Он был доволен, а я чувствовал себя так, словно пошел на сделку с совестью. Конечно, мне хотелось, чтобы все летчики в эскадрилье были первоклассные, но Октавин за посадку только что получил двойку, и я сожалел: рановато вступился за него. Синицын был прав, отстранив старшего лейтенанта от полетов: в авиации есть неписаный закон – не уяснив ошибку первого полета, не делай второго. Октавин посадил самолет очень плохо. Может быть, и в самом деле он перестарался. Но ему от этого не легче: ошибку-то не разобрали, и он не уяснил, как ее исправить. С другой стороны, когда Синицын спрашивал меня, выпустить Октавина в полет или нет, вопрос этот был им уже решен – я хорошо знал полковника, – и если бы я высказался против, командир просто не понял бы меня, а Вологуров мог истолковать мои слова превратно. Теперь же меня мучили угрызения совести.

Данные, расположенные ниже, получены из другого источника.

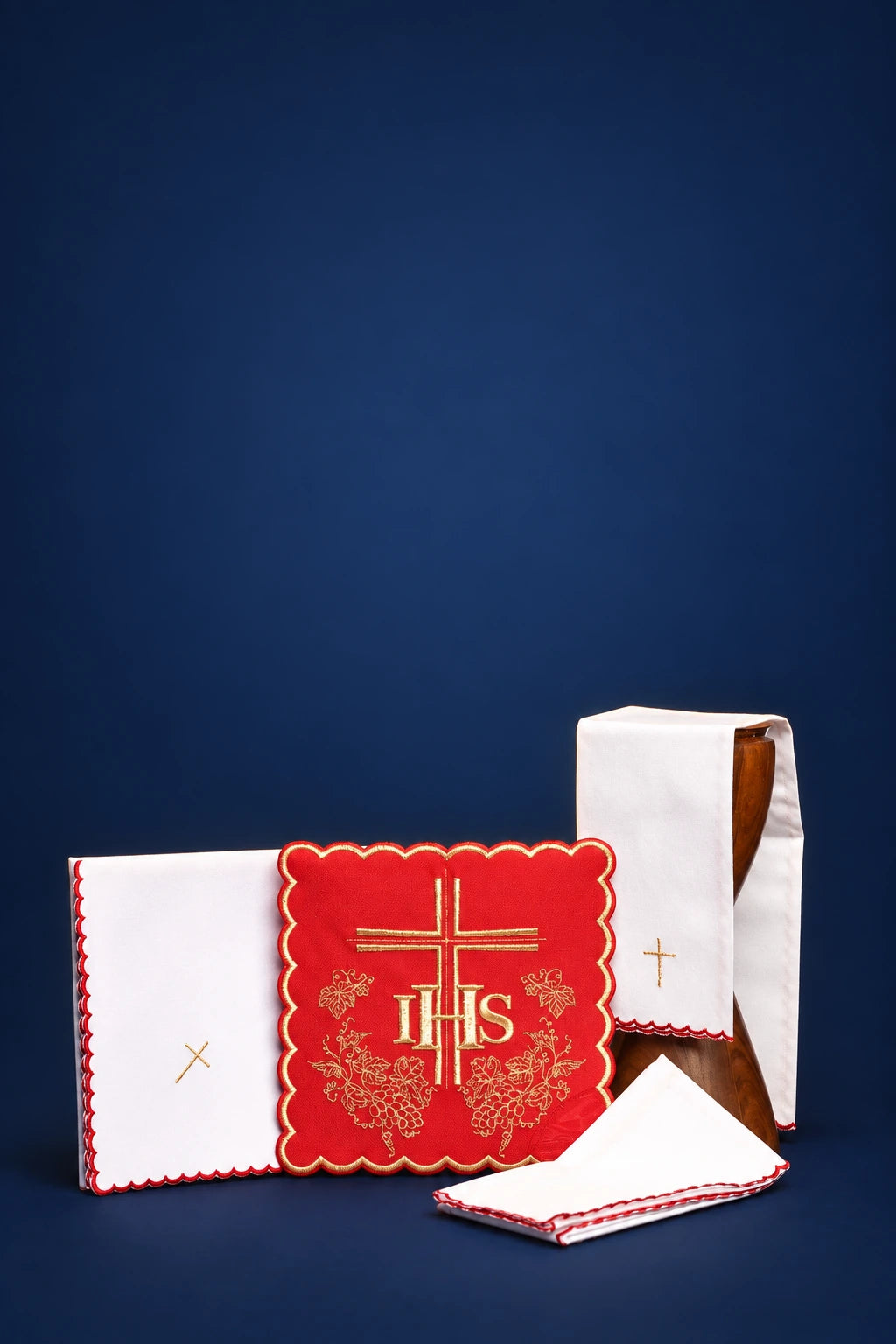 Red altar linen set with gold IHS embroidery, including folded cloths and a purificator front view
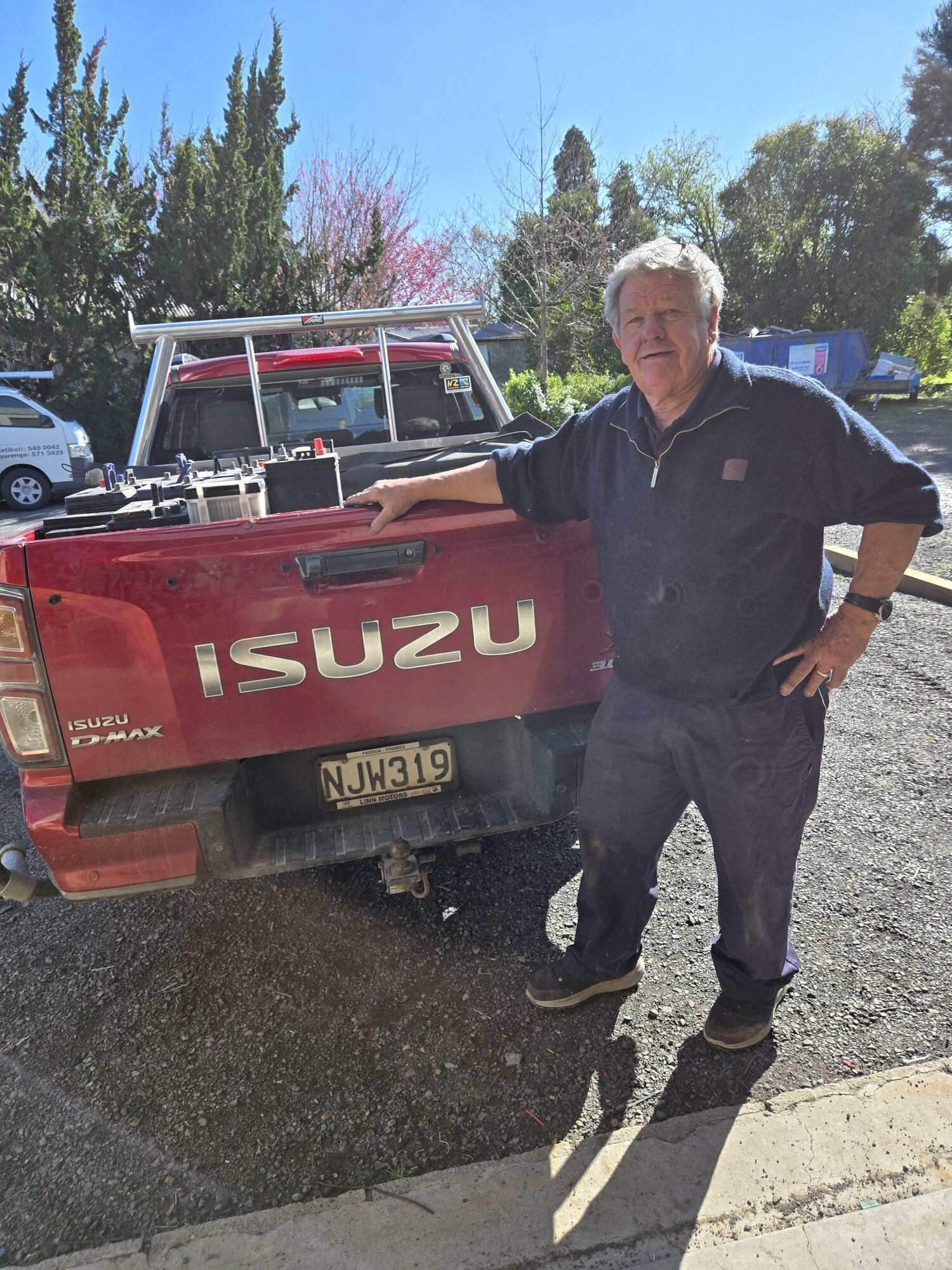  Allan Crapp loading batteries onto a ute for Katikati Rotary’s battery recycling project. Photo / Rod Calver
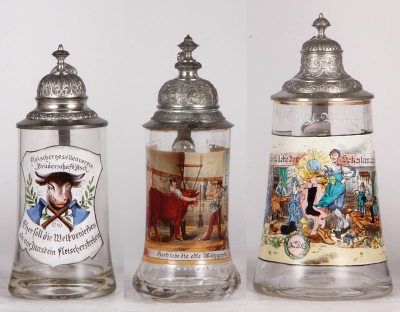 Three glass steins, .5L, transfer, Occupational Fleischer [Butcher], pewter lid, mint; with, .5L, transfer, Occupational Metzger [Butcher], pewter lid, mint; with, 1.0L, transfer, Occupational Schuhmacher [Shoemaker], pewter lid, flake on top rim. From th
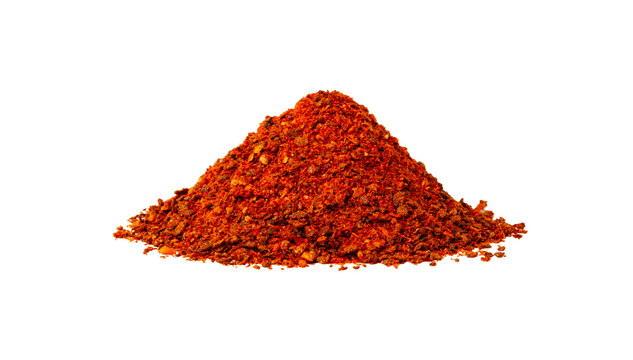 Red chili powder piled on a white background showing texture and color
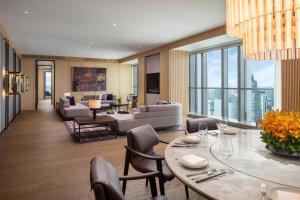 a living room with a table and chairs at Grand Hyatt Kunming in Kunming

На командно-диспетчерский пункт вошел подполковник Ганжа, инспектор. Он прибыл к нам из вышестоящего штаба вместе с полковником Мельниковым, нашим бывшим командиром, ныне старшим инспектором. Не зря говорят, гора с горой не сходится… Тесен мир человеческий. Вот и сошлись снова наши пути-дорожки. И с Мельниковым, и с Ганжой.

После отъезда Мельникова я почти не вспоминал о наших с ним стычках – не люблю вспоминать плохое прошлое. Тем более не вспоминал о Ганже и не думал, что когда-либо встречусь с ним.

С Ганжой я познакомился шесть лет назад, когда отдыхал вместе с Геннадием в Сочи. Тогда он был для меня просто Петром и наше знакомство я считал мимолетным эпизодом, не заслуживающим внимания, теперь же у меня мелькнула мысль, что та встреча непременно сыграет какую-то роль в моей жизни, и мне невольно вспомнился мой первый офицерский отпуск, проведенный на Черноморском побережье.